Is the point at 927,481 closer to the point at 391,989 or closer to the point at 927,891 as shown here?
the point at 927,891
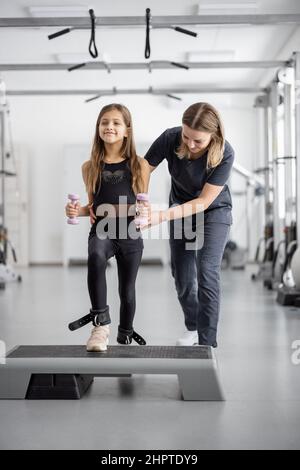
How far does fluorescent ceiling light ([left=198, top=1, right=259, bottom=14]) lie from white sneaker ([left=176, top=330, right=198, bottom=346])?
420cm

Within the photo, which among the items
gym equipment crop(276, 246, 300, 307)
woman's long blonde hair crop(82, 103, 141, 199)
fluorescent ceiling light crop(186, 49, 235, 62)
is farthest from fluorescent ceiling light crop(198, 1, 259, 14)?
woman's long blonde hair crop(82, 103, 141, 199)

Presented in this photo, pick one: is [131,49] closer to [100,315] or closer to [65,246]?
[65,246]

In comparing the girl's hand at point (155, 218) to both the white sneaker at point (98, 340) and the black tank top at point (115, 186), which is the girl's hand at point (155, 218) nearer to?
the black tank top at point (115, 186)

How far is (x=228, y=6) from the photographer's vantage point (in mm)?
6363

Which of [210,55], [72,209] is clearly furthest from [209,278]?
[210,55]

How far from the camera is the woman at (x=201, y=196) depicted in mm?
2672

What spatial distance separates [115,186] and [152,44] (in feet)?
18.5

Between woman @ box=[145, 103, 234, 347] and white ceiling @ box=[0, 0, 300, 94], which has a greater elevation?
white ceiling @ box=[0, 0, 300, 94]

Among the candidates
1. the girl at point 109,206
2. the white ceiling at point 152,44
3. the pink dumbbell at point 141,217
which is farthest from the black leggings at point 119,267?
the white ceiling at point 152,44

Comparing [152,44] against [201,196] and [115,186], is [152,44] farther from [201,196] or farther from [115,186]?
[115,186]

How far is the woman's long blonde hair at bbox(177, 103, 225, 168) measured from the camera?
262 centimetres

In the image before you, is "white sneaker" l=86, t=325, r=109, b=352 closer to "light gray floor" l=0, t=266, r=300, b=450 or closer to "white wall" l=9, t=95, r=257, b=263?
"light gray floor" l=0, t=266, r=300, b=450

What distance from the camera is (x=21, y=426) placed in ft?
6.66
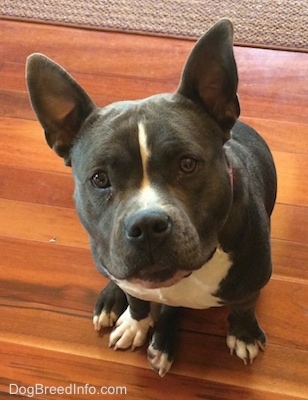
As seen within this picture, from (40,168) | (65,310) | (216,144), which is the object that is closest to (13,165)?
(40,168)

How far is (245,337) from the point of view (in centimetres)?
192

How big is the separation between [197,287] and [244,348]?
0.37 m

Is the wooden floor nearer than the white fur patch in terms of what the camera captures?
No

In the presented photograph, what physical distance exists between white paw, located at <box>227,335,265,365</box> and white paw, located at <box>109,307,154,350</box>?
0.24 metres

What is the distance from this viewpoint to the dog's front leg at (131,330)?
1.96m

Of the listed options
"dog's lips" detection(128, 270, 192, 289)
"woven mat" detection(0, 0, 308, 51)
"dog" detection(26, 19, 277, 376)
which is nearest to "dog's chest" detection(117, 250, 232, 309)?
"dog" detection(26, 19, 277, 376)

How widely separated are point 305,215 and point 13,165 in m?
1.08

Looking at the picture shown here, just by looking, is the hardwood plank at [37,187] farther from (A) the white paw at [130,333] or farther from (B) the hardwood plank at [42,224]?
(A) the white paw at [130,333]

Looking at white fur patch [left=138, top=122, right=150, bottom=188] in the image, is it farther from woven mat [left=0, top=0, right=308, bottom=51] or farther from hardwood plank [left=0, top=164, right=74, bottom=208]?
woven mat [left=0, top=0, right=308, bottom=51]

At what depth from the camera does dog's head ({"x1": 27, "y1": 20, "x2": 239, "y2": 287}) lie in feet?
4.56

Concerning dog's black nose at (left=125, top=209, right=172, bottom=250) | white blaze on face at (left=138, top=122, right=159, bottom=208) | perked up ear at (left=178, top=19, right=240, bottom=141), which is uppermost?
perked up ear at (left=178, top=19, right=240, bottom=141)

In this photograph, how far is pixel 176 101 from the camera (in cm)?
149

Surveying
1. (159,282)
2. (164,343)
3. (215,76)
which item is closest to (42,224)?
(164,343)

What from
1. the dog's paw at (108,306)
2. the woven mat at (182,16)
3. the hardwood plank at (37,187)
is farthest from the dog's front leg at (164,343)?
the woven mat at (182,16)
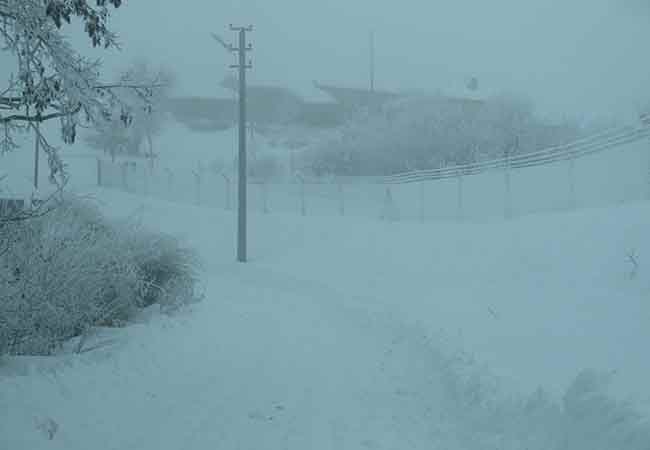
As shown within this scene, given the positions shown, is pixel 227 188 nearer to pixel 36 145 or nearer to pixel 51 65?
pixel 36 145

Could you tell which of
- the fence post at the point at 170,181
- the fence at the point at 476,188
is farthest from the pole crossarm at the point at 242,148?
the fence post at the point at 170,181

# # # # # # #

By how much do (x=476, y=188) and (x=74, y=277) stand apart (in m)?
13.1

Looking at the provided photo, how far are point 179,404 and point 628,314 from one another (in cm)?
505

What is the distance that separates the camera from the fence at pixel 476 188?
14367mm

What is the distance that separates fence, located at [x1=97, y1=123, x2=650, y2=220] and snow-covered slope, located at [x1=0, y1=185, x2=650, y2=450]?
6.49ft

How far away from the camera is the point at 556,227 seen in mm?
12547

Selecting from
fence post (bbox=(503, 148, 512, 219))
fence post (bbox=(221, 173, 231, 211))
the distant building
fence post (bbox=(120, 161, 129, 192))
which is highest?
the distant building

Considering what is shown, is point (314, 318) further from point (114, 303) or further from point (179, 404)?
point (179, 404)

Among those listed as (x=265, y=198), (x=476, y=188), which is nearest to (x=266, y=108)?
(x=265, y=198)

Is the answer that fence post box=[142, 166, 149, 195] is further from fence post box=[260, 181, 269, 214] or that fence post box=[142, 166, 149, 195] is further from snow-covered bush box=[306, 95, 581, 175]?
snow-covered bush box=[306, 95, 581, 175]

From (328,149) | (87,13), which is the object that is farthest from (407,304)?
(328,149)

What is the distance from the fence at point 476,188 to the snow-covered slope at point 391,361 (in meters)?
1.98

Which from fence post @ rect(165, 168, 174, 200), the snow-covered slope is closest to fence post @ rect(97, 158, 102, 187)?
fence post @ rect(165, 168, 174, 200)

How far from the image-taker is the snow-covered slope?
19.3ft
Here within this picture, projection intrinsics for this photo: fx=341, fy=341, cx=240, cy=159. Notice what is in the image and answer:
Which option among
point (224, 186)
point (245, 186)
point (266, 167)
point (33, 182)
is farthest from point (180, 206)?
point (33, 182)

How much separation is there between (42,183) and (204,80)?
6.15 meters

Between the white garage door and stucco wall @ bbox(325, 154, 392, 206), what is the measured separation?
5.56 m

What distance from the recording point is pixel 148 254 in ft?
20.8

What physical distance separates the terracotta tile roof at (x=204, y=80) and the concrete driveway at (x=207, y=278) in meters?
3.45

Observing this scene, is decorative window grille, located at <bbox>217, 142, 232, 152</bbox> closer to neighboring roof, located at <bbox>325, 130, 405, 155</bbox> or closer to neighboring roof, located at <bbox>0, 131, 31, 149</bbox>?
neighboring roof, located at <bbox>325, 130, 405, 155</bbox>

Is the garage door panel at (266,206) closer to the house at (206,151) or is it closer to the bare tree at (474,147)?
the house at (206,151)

# # # # # # #

- [PROBLEM DESCRIPTION] Return each line above that contains the string "picture" in full, and treat the match as case-sensitive.

- [ANSWER TO THE TASK]
As seen within this picture, from (40,168) | (65,310) | (216,144), which is the object that is closest to (13,165)?
Looking at the picture shown here, just by looking, is the hardwood plank at [37,187] farther from (A) the white paw at [130,333] or farther from (B) the hardwood plank at [42,224]?
Here within this picture, projection intrinsics for this photo: fx=341, fy=341, cx=240, cy=159. Notice what is in the image and answer:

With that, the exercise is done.